Compelling news from the refugee and migrant sector
Print Friendly, PDF & Email

Sun shines finally on Persian chef

18 April 20240 comments

Twelve years after he fled Iran in fear of his life Melbourne chef and humanitarian Hamed Allahyari can now call Australia his forever home.

As asylum seekers, Hamed and his family lived in limbo as they tried to rebuild their lives in Australia.

Recently, he was granted permanent residency and is now able to plan his future.
For Hamed that means opening his second café.

For five years, he has been running the Salamatea Café in Sunshine, a social enterprise that employs other refugees and new migrants.

Now, he plans to open Sunshine Kababi, a traditional Iranian char grill.

“The feeling is great at the moment. It’s good to get my residency and I’m really excited about our new restaurant,” he said.

“We have a grand opening coming up soon. The place will have the vibe of Iranian street food of 25 years ago.

“We will have great food but also beautiful décor, produce by an interior designer.

“And it means we will be able to offer opportunities to even more people. Over the past five years at Salamatea, we have trained 55 people in hospitality.

“People new to this country can find it hard to get job because they have no local experience, so we have been offering job opportunities and training to refugees and new migrants.

“For me, it is way of giving back because I was given opportunities when I first arrived in Australia.”

Apart from his cafes, Hamed has produced a cookbook called Salamati and he runs cooking classes.

He also has a catering business and was a food and hospitality provider at the Australian Open tennis tournament.

In 2012 Hamed was running a traditional Persian restaurant in Tehran when he fell foul of the morality police.

The police were told he had abandoned the Islamic faith, the compulsory religion of theocratic Iran, and Hamed was forced to flee with his wife, who was four months pregnant at the time.

“When I was 19 years old, I became an atheist. In my country, you are not allowed to do that and if the government finds out, you are going to be in jail or maybe they hang you,” Hamed said.

“So, couldn’t tell anyone but finally someone reported me, and the government found out and I left my country and left everything behind and came to Australia,” he said.

After making their way to Indonesia, the couple crammed into a small boat with 118 other people setting sail for Australia.

“We were on the ocean for 38 hours and we arrived on Christmas Island. We were lucky because the ocean was flat, not rough,” Hamed said.

“It was nighttime, about 3am, it was so scary, but I decided to get on the boat because I would have rather died on the ocean than die with my government. I said that to myself to make myself calm,” he said.
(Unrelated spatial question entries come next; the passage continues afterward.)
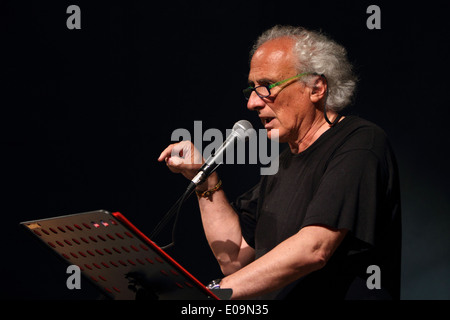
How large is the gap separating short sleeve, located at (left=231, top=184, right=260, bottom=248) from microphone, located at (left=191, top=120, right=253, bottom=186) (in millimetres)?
434

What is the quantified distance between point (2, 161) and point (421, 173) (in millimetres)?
1932

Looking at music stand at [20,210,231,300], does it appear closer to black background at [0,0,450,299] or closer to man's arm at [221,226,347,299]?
man's arm at [221,226,347,299]

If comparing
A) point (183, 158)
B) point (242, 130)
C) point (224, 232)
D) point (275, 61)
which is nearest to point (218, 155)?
point (242, 130)

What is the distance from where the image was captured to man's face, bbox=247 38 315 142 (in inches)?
63.8

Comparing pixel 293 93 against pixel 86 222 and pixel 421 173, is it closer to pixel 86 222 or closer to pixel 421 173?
pixel 86 222

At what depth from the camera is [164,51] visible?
2574 mm

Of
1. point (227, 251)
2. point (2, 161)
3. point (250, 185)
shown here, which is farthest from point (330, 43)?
point (2, 161)

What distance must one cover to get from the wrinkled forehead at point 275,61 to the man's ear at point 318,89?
87 mm

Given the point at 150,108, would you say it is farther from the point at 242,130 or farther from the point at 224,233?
the point at 242,130

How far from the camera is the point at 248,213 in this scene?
1854 millimetres

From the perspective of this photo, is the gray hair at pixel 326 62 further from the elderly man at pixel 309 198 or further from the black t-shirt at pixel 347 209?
the black t-shirt at pixel 347 209

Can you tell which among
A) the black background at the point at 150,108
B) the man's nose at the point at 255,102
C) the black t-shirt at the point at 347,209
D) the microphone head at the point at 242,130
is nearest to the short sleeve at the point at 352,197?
the black t-shirt at the point at 347,209

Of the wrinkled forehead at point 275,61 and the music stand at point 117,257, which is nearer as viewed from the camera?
the music stand at point 117,257

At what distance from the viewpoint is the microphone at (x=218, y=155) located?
4.53ft
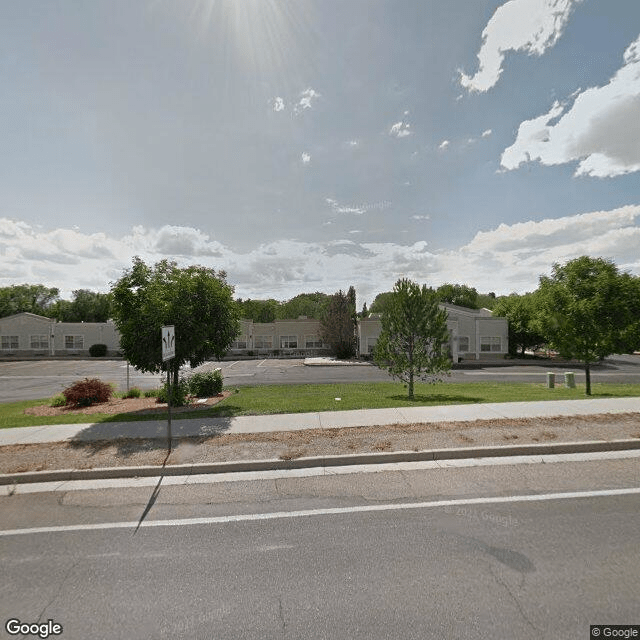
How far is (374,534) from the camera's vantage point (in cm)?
412

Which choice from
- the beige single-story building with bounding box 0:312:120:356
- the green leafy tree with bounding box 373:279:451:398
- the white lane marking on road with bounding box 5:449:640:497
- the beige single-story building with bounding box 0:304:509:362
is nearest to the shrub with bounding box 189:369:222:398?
the green leafy tree with bounding box 373:279:451:398

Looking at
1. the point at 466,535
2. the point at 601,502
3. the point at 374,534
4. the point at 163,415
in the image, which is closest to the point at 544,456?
the point at 601,502

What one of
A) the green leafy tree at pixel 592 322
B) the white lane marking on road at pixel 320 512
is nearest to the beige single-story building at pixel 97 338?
the green leafy tree at pixel 592 322

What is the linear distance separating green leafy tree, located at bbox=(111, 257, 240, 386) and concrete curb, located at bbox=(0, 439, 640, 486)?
17.0ft

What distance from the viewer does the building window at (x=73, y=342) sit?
147ft

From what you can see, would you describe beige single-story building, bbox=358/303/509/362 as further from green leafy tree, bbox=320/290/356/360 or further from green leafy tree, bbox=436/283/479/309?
green leafy tree, bbox=436/283/479/309

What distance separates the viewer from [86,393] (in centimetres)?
1282

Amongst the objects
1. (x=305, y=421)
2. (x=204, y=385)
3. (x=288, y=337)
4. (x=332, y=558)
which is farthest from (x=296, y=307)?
(x=332, y=558)

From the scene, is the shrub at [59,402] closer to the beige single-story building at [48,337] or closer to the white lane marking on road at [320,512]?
the white lane marking on road at [320,512]

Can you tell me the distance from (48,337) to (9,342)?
4907 millimetres

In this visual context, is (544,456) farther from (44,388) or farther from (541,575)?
(44,388)

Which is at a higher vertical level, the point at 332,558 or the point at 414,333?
the point at 414,333

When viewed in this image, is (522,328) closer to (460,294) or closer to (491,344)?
(491,344)

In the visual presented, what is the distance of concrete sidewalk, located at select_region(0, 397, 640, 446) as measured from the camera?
8203 millimetres
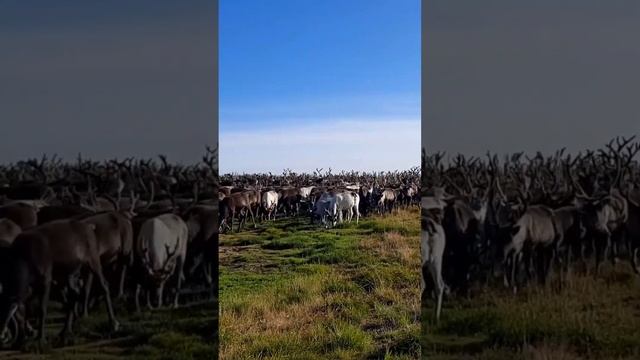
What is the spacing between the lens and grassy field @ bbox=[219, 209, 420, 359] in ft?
28.2

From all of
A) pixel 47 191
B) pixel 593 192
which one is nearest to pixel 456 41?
pixel 593 192

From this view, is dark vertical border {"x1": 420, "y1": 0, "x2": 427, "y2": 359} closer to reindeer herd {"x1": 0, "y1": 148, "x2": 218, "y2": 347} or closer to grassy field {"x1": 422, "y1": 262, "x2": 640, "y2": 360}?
grassy field {"x1": 422, "y1": 262, "x2": 640, "y2": 360}

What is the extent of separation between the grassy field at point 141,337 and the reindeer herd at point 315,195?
19.9 feet

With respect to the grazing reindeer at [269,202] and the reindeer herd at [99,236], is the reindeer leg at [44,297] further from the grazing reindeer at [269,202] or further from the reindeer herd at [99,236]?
the grazing reindeer at [269,202]

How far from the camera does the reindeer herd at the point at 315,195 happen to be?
12.2 m

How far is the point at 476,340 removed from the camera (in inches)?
208

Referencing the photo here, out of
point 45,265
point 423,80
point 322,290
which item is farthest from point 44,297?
point 322,290

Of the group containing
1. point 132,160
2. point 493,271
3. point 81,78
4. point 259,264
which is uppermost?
point 81,78

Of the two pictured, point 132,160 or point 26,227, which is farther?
point 132,160

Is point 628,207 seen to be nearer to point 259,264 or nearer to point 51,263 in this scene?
point 51,263

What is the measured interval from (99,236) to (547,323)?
3614 millimetres

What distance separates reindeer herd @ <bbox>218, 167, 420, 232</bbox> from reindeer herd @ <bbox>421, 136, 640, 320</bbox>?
6717mm

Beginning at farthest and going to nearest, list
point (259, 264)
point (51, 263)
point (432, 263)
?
1. point (259, 264)
2. point (432, 263)
3. point (51, 263)

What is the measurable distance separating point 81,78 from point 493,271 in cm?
377
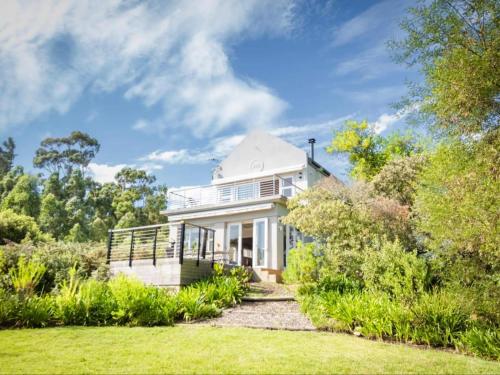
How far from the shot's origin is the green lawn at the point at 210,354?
543 centimetres

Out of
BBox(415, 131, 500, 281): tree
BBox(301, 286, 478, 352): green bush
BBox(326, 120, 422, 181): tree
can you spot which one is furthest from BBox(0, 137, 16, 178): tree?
BBox(415, 131, 500, 281): tree

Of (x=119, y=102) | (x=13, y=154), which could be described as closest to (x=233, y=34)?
(x=119, y=102)

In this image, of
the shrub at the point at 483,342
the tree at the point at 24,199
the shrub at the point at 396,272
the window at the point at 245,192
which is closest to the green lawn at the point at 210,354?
the shrub at the point at 483,342

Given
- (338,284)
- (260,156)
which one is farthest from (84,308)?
(260,156)

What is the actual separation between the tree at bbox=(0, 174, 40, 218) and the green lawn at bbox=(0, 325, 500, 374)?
2486 centimetres

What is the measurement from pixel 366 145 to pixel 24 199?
26343 millimetres

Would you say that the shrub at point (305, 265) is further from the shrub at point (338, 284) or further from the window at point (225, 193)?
A: the window at point (225, 193)

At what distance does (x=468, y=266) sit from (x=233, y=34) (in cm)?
1096

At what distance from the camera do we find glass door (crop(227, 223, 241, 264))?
19.5 meters

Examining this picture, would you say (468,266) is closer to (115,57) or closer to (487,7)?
(487,7)

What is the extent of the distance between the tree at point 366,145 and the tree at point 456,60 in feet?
→ 59.6

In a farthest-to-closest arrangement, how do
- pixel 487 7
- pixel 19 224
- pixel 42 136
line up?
pixel 42 136 → pixel 19 224 → pixel 487 7

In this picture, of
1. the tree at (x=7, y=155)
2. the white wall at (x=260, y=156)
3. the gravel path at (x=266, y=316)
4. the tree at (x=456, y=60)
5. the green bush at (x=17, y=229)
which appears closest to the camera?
the tree at (x=456, y=60)

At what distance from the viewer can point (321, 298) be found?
10180 millimetres
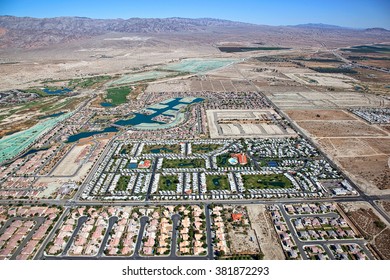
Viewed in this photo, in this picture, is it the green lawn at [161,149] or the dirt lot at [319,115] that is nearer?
the green lawn at [161,149]

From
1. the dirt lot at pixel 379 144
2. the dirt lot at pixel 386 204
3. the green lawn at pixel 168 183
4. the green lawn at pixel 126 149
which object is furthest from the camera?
the dirt lot at pixel 379 144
They ended up in detention on Christmas Island for five months before being given bridging visas and pair heading to Melbourne.

It was two more years before Hamed was able to secure a work visa, but despite approaching dozens of restaurants, he couldn’t find a job.

“It was not nice going around all of those restaurants and having people say ‘no’,” he said.

“If you have a job, you are making money, you can buy your things, you meet people and become part of a community,” Hamed said.

Eventually, while volunteering at the Asylum Seeker Resource Centre (ASRC), he found paid work with Free to Feed, a pop-up cooking school where all classes are run by asylum seekers and refugees.

Since then, his life in Australia has been defined by food.

At the ASRC he met his business partner, fellow volunteer Jen Morillas. On a mission to help other refugees and asylum seekers find work, they opened Cafe Sunshine & Salamatea in July, just over the road from the Sunshine train station.

The pair spent weeks making transforming a former West African cafe into their own creation, painting and installing custom-built furniture.

“I didn’t have work rights or study rights on my visa when I arrived and for two years. It was very difficult,” Hamed said.

“After I received my work rights, I realised my background was cooking and in my country I had my own restaurant, so I thought I would go and find a job somewhere in the city.
“I made my own CV, and I went to different restaurants talking to managers and owners. I knew all Iranian food and some Middle Eastern food, and I had lots of experience.

“The problem in those days was my level of English language. When I came to Australia, all I could say in English was ‘hello, how are you?’

“Some of the restaurants said they couldn’t take me because I didn’t have references or qualifications, so I couldn’t find a job.

“One person out of 50 called me back to say he had a job for me Friday and Saturday night, but it was washing dishes for $8 an hour.

“I was lucky to get that phone call because after that, I just gave up on the idea of going to a restaurant and I started volunteering so that I could have a reference.

“I volunteered at the ASRC in Footscray, and I was cooking for 200 people and I was cooking Iranian food.

“People would come to me and ask me about the food. I found out that not many Australians have tried Persian or Iranian food.

“Then one of my friends from the volunteering told me about a job opportunity for paid work at Free to Feed, a social enterprise in Northcote.

“That was the start of my professional food journey in Australia,” Hamed said.